Novo livro desafia o tecnofatalismo com duas hipóteses não convencionais. Ordem do capital está ruindo – logo, as novas tecnologias não precisam ser distópicas. E o Brasil pode ter papel relevante numa Economia Digital Solidária. Será verdade?
Por: Adriana Brandão, Daniel Santini e Rafael Grohmann | Crédito Foto: Sesc Paraná
Nos últimos anos, o Brasil avançou de maneira significativa na construção de novas formas de organização social e econômica baseadas em tecnologia, solidariedade e cooperação. Cresceu e chama a atenção o número de organizações sociais, cooperativas e instituições que buscam estruturar processos produtivos e iniciativas digitais a partir do fortalecimento de bens comuns por meio de políticas e ações colaborativas, e não apenas em função do lucro. Trata-se de uma mobilização coletiva com potencial de transformar relações de trabalho e influenciar na formulação de políticas públicas em um movimento que abre caminho para rever os modelos das plataformas tradicionais, marcados pela precarização e falta de regulamentação. Se na década passada ganhou força a ideia de Cooperativismo de Plataforma, baseada no livro homônimo deT rebor Scholz, hoje já é possível falar em Economia Solidária Digital.
O conceito é relativamente novo e está apresentado em detalhes no livro Economia Solidária Digital: Caminhos para potencializar políticas e ações baseadas em cooperação e solidariedade, de Emanuele Rubim e Lucas Milanez. A obra é fruto de uma nova parceria entre DigiLabour, a Fundação Rosa Luxemburgo e da Secretaria Nacional de Economia Popular e Solidária do Ministério doT rabalho e Emprego.
A publicação ficou pronta em agosto, com dois lançamentos iniciais planejados com acesso livre e distribuição gratuita de exemplares. Primeiro, um pré-lançamento na Festa Literária Pirata das Editoras Independentes (Flipei), no sábado, 3 de agosto, das 17h30 às 19h30, na Central 1926, que fica na Praça da Bandeira, 137, Bixiga, São Paulo (SP). Depois, um lançamento oficial em 14 de agosto, às 16h, na biblioteca da Escola Nacional de Administração Pública (ENAP), em Brasília (DF). A versão digital da publicação está disponível de maneira aberta no site da Fundação Rosa Luxemburgo.
Economia Solidária Digital
O conceito, conforme mencionado, é relativamente novo, mas é tão potente que já se alastrou de maneira significativa. Parte de uma definição para além da plataforma como mero instrumento tecnológico. Calçada em tradições latino-americanas de Economia Solidária, onde o Brasil tem um histórico respeitável, e em princípios de cultura livre, onde entram software livre, licenças abertas e construção de conhecimento de maneira colaborativa, a perspectiva envolve a criação e aprimoramento de processos coletivos fundamentados na solidariedade. Tudo potencializado pelo uso de ferramentas digitais que ampliam a possibilidade de comunicação e interação, fortalecendo alianças e articulações.

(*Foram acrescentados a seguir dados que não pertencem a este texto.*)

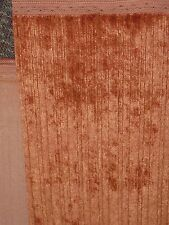 UPHOLSTERY FABRIC IN CORAL PINK CHENILLE armchair settee Sofa SEATS O41B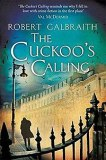 the cover of The Cuckoo's Calling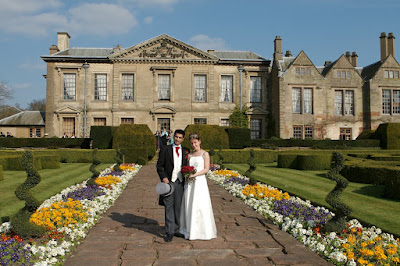 Wedding photo at Coombe Abbey
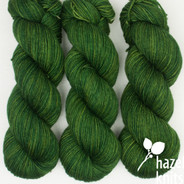 Druid Lively DK - has a marked KNOT (reduced price!)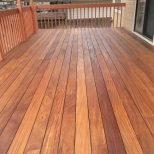 Sikkens Deck Stain Colors Deck Color In 2019 Deck Stain Colors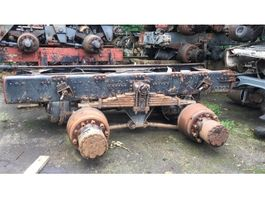 Rear axle truck part DAF BOOGIE 2699 RATIO 5.48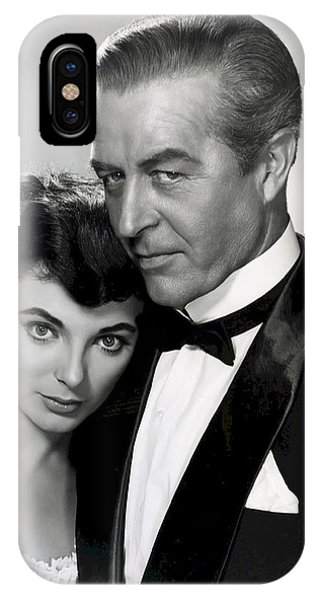 Leading Actress iPhone Case - Joan Collins - Ray Milland by Daniel Hagerman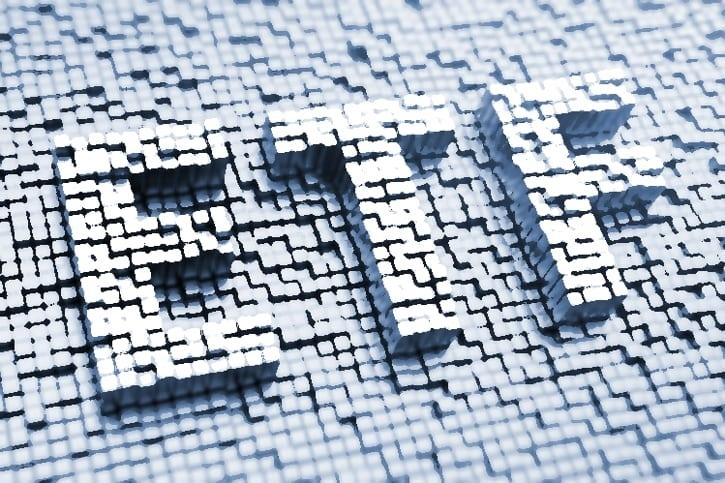 Bitwise сообщила о подаче новой заявки на открытие криптовалютного ETF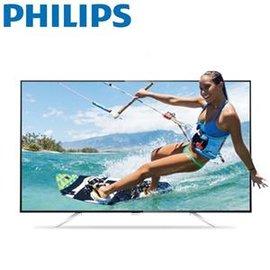 ~人言水告~PHILIPS飛利浦 43吋IPS 4K UHD顯示器^(43PUH6651^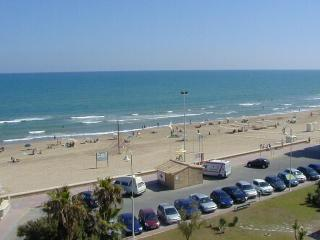 Alborada luxury beach front apartment - Rojales vacation rentals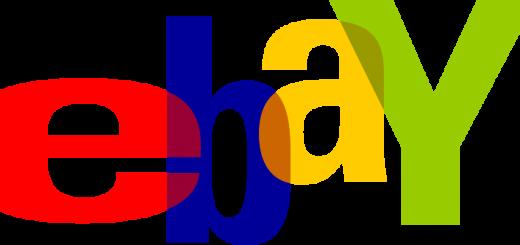 Lo más raro subastado en Ebay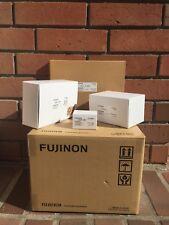 "Fujinon XA20x8.5 BERM-K3 2/3"" HD Lens with MS01 Control Kit"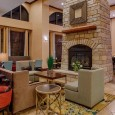 "This hotel in the north Dallas suburb of Frisco has completed a top-to-bottom renovation that includes an upgrade of the lobby to Hampton Inn's ""Perfect Mix"" concept"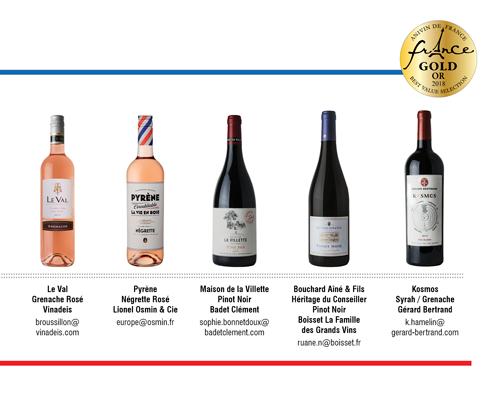 Vin De France: Wine Without Borders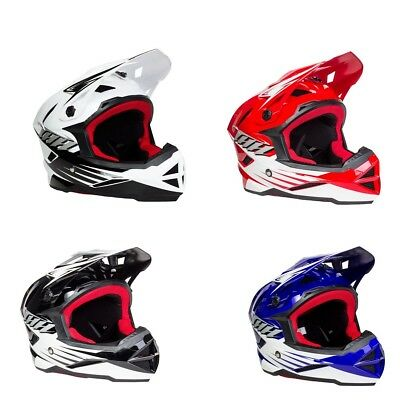 Thh T-42 V2 Bmx Mtb Full Face Helmet Adult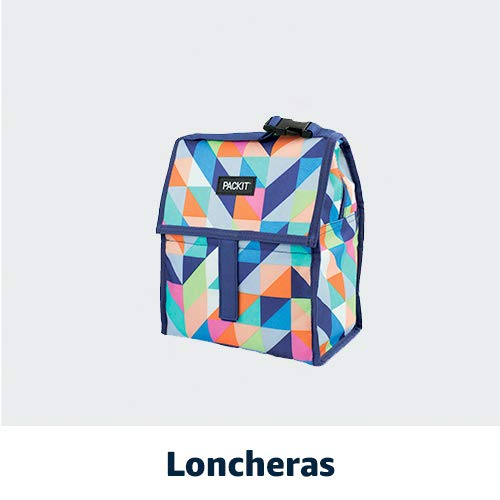 Loncheras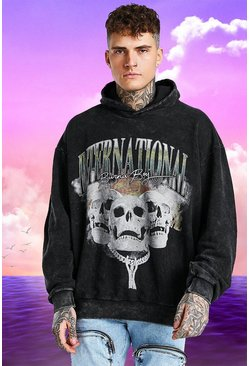 Charcoal Burna Boy Oversized Skull Print Acid Wash Hoodie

Se antes, a prioridade era a organização dos trabalhadores por aplicativos em cooperativas de plataforma, agora cabe imaginar territórios inteiros conectados por tecnologias digitais que melhor organizam demandas por produtos e serviços, orientando as cooperativas locais na focalização da sua produção. A Economia Solidária Digital é um campo de possibilidades que se abre a partir da percepção dos infinitos recursos de organização das relações de produção e consumo que foram colocados pela tecnologia digital. Ampliam-se as experiências de uso da tecnologia digital para atender às demandas das classes populares, evidenciando a dimensão política dessa agenda.

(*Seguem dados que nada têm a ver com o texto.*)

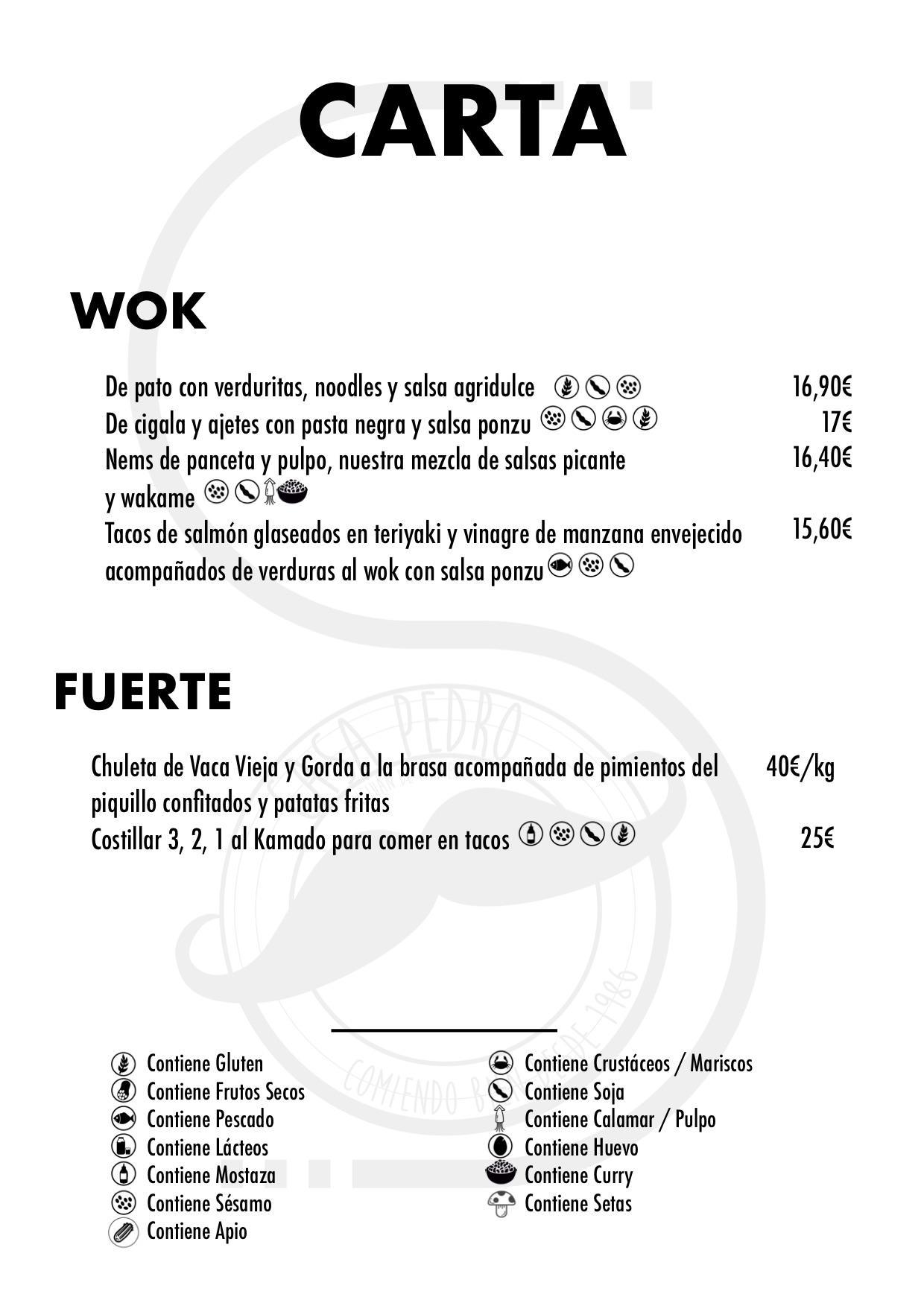 Restaurante Casa Pedro Parres Cangas de Onís Carta con precios Principales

Afinal, a administração pública não pode se limitar a regular o trabalho por plataformas. É preciso imaginar e construir alternativas à dependência das plataformas multinacionais, pensar em desenvolvimento local e em soberania digital. Justamente pelo histórico de políticas públicas concretas relacionadas, o país tem tudo para avançar com ideias inovadoras.

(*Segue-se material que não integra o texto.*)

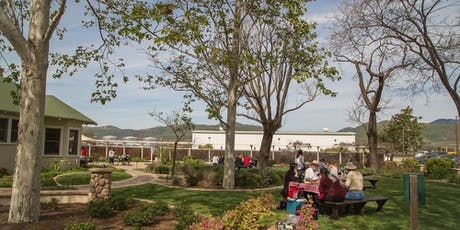 Vineyard Tasting Room: Extended Hours tickets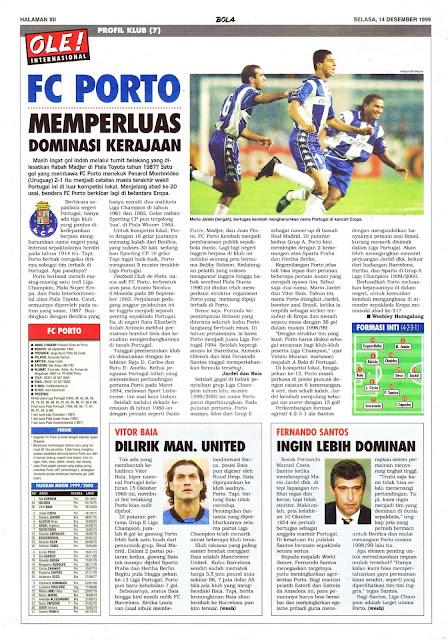 FC PORTO MEMPERLUAS DOMINASI KERAJAAN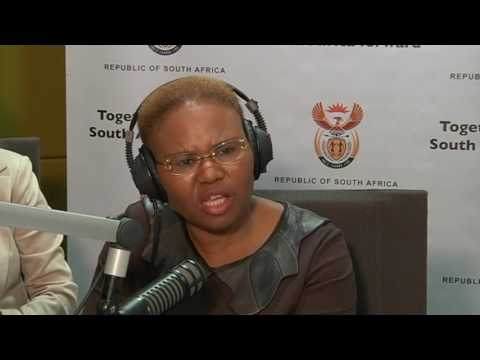 Minister Lindiwe Zulu gives advice to entrepreneurs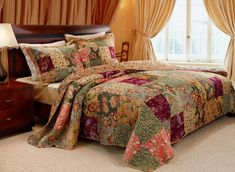 Greenland Home Fashions Antique Chic Multi Colored King Size Quilt Set, 3-Piece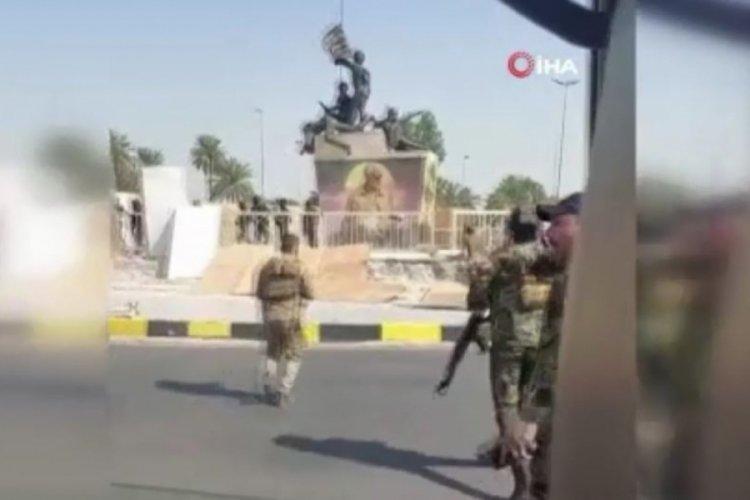 Irak'ta Haşdi Şabi güçleri Yeşil Bölge'yi bastı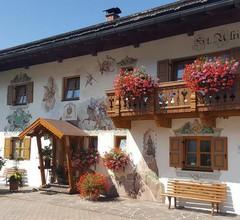 Feriendomizil St. Ulrich 2
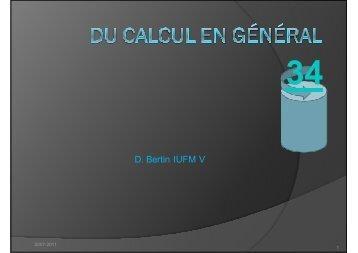Du Calcul en général (clr)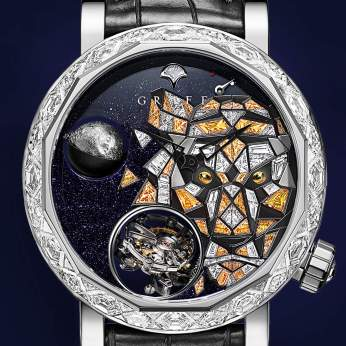 Front-view-of-a-Graff-GyroGraff-Endangered-Species-48mm-mens-Watch-with-the-Tiger-Dial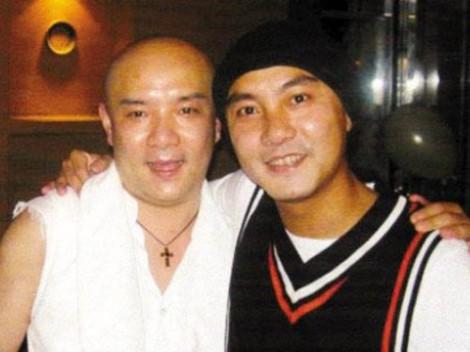 Cảnh sát điều tra nguyên nhân em trai Trương Vệ Kiện đột tử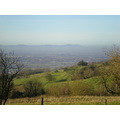 worcestershire malvern hills mist winter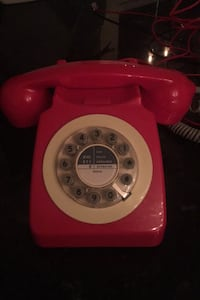 Push button vintage style Phone Silver Spring, 20910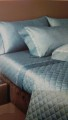 Quilt borbonese Image blu panna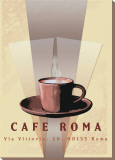 Cafe Roma Stretched Canvas Print by Kelvie Fincham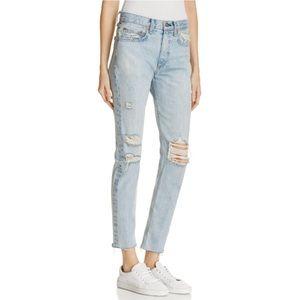 NWT Rag & Bone Distressed jeans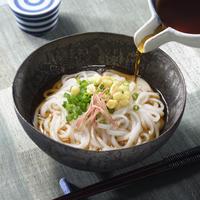 お米つるつる うどんタイプ 10食入り ※クール便商品・商品説明のご確認お願いします【KMT-10】
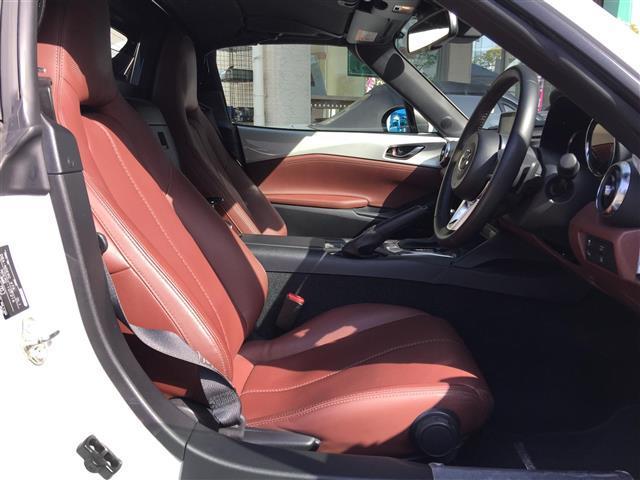 「マツダ」「ロードスター」「オープンカー」「和歌山県」の中古車15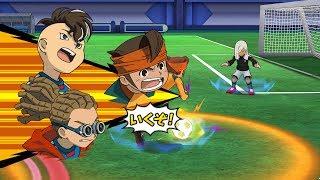 Inazuma Eleven Go Strikers 2013 Real Inazuma Vs Sekai Senbatsu Kai Wii 1080p (Dolphin/Gameplay)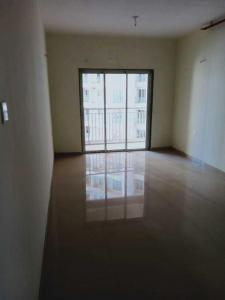 Gallery Cover Image of 1246 Sq.ft 2 BHK Apartment for buy in Panvel for 8000000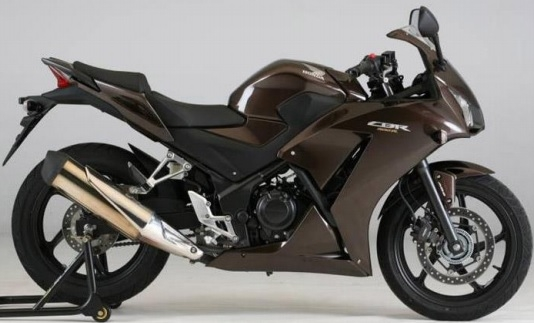 CBR300R Brown Plastic Parts (YR304M)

Dá para falar, aliás, em Economia Solidária 2.0, uma referência que lembra o sólido histórico da secretaria que já foi comandada pelo economista Paul Singer, um dos principais pensadores do Partido dos Trabalhadores. A própria experiência sindical histórica do partido pode ser importante para avançar com novas soluções, afinal trata-se aqui de imaginar e favorecer novos arranjos de organização laboral baseados na garantia de direitos e condições dignas de trabalho, composições, registre-se, que podem somar e se combinar com esforços e mobilizações dos sindicatos tradicionais. E há uma série de pesquisas recentes ressaltando a importância de diálogos entre sindicalismo e cooperativismo em contexto de economia digital.
Ou podemos mesmo inverter a ordem das palavras e falar em Economia Digital Solidária, como proposto por diferentes forças políticas, incluindo o Partido Socialismo e Liberdade (PSOL). Em 2023, por meio de seu Coletivo de Tecnologia e Soberania Digital, o partido publicou um decálogo sobre tecnologias considerando a Economia Digital Solidária como um dos pilares de políticas públicas para tecnologias. O conceito foi definido como “uma economia digital justa e solidária passa pela geração de renda, pela promoção da integração do cooperativismo de plataforma ao sindicalismo, da atração de profissionais de Tecnologias da Informação para agendas socialistas, além do desenvolvimento de tecnologias digitais para facilitar a organização de trabalhadoras e trabalhadores”. Dentre os outros pilares do documento, alguns destaques são: “criação e promoção de tecnologias inclusivas, livres, socialistas, populares, sustentáveis, feministas, anti-racistas e anti-discriminatórias […], luta pelo trabalho efetivamente decente e construção de uma economia digital solidária” O documento lista em suas Diretrizes sobre Políticas de Tecnologias Digitais definições, referências, princípios e recomendações importantes, que merecem ser mencionados por ajudar a pensar a questão:
- “A Soberania Digital Popular trata da construção de ferramentas, infraestruturas e plataformas socialistas e livres. Soberania é também sobre como e para quê usar as tecnologias digitais, em diálogo com a população e seus contextos socioculturais. Se refere à criação e à adoção de tecnologias – digitais ou não – emancipadoras a partir da sabedoria popular e da ciência cidadã que sejam facilitadoras da paz, da autodeterminação dos povos, da promoção das igualdades digitais, da proteção dos direitos humanos e do meio ambiente. Que sejam softwares e tecnologias abertas, modificáveis e auditáveis”.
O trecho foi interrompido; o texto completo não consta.